This is a classic system design question that tests your ability to handle real-time data at massive scale. Live streaming sits at the intersection of storage, networking, and distributed systems — and interviewers love it because there are so many interesting trade-offs to discuss.
Estimated time: 45 minutes
Step 1: Understand the Requirements (5 minutes)
Before you touch a single architecture box, you need to nail down what "live streaming" actually means for this system. Ask your interviewer clarifying questions — it shows maturity and prevents you from designing the wrong thing.
Functional Requirements
-
Broadcasters
can start a live stream and upload video in real time
-
Viewers
can watch live streams with near-real-time latency (a few seconds is acceptable)
-
Live chat
alongside each stream so viewers can interact
-
Viewers can browse and discover active streams
-
Support for
stream recording
so content is available as VOD (video on demand) after the stream ends
-
Multiple quality levels so viewers on slow connections can still watch
Non-Functional Requirements
-
Support
millions of concurrent viewers
on a single popular stream
-
End-to-end latency under
10 seconds
from broadcaster to viewer
-
High availability
— streams should not drop mid-broadcast
-
The system should scale horizontally as viewership grows
-
Chat should feel real-time (sub-second delivery for most users)
The key insight here is that live streaming is fundamentally a write-once, read-millions problem. One broadcaster produces content that millions consume simultaneously.
Out of Scope
-
Payment processing and subscription management (mention it, don't design it)
-
Content moderation ML pipelines
-
Mobile app specifics
-
Authentication and authorization details
Step 2: Back-of-the-Envelope Estimation (5 minutes)
Let's get a feel for the numbers. This helps you make informed decisions about architecture later.
Traffic Estimates
Daily active users: 50 million. Concurrent viewers at peak: 10 million. Concurrent broadcasters at peak: 100,000. Average stream duration: 2 hours.
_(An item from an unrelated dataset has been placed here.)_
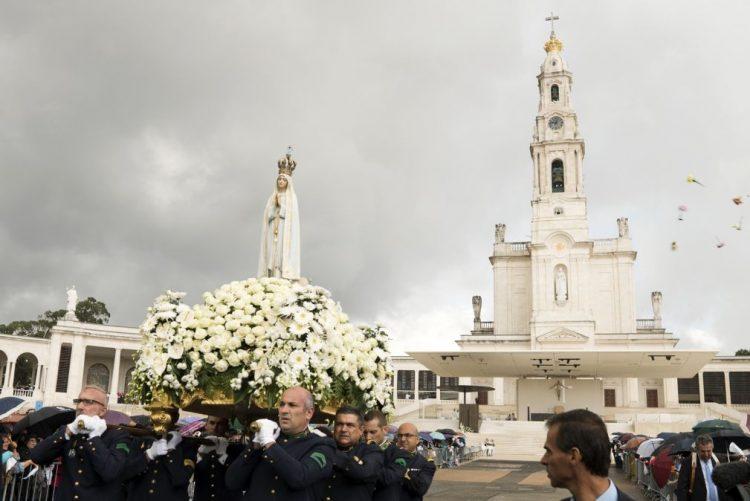 Durante visita do papa vão existir estacionamentos fora de Fátima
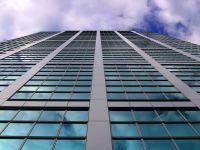 Inventivi nu doar in constructii, ci si la demolarea lor. Metoda japonezilor de pune la pamant zgarie-norii, fara zgomot sau praf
Average viewers per stream: 100 (but top streams have millions).
Bandwidth Estimates
Video is a bandwidth monster. 1080p runs at 6 Mbps, 720p at 3 Mbps, 480p at 1.5 Mbps, 360p at 0.8 Mbps.
Ingest bandwidth (broadcaster to our servers): 100,000 broadcasters x 6 Mbps = 600 Gbps ingest.
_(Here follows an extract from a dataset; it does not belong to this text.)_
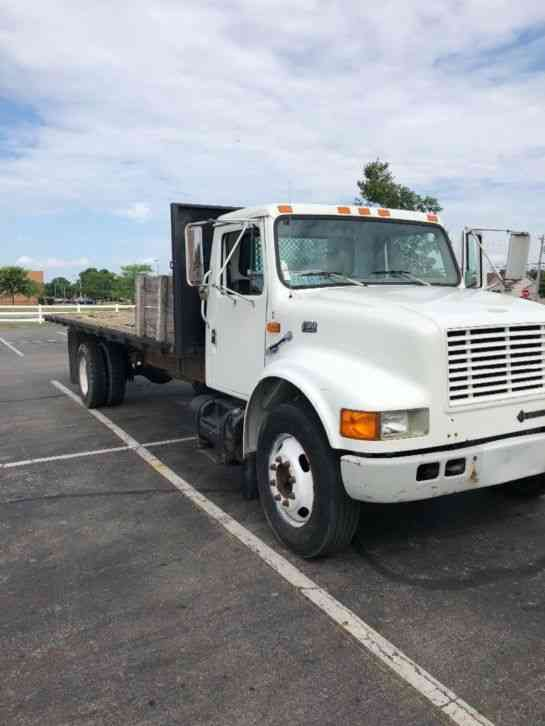 International truck with 24ft flatbed International (1997)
Egress bandwidth (our servers to viewers): 10 million viewers x 3 Mbps (average) = 30 Tbps egress.
That 30 Tbps number is exactly why CDNs exist. No single data center can push that much traffic.
Storage Estimates
If we record all streams: 100,000 streams x 2 hours x 6 Mbps = 540 TB per day of raw video. After transcoding to multiple qualities, roughly 2x that = ~1 PB/day. With 30-day retention for VOD: ~30 PB.
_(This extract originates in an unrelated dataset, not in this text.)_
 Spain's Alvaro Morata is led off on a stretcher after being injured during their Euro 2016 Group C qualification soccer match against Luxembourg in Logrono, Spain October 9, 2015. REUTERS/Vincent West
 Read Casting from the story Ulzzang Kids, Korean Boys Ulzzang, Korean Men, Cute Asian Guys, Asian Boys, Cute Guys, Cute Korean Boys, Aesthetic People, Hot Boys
Step 3: High-Level Design (10 minutes)
The system is a pipeline: video flows from the broadcaster through several stages before reaching viewers.
Core Components
-
Video Ingestion Service - Accepts live video from broadcasters via RTMP
-
Transcoding Service - Converts incoming video into multiple resolutions and bitrates
-
CDN - Distributes video chunks to edge servers close to viewers
-
Chat Service - Handles real-time messaging for each stream
-
Stream Discovery and Metadata Service - Manages stream listings and search
-
VOD Service - Records live streams for later playback
Step 4: Deep Dive (20 minutes)
The Video Pipeline
RTMP ingest, chunking into 2-6 second segments, transcoding to multiple renditions, and delivery via HLS adaptive bitrate streaming.
CDN Architecture
Tiered cache architecture with shield/mid-tier layer between origin and edge. Multi-CDN strategy for redundancy and global coverage.
Live Chat at Scale
WebSocket connections with fan-out strategies that scale from direct delivery to message sampling based on viewer count.
Stream Recording and VOD
Asynchronous pipeline that stitches chunks, re-transcodes, generates thumbnails, and stores with lifecycle policies.
Wrap Up
Key trade-offs: latency vs quality, consistency vs availability, cost vs performance. The interviewer wants to see you navigate a complex system with many moving parts and make reasonable decisions at each layer.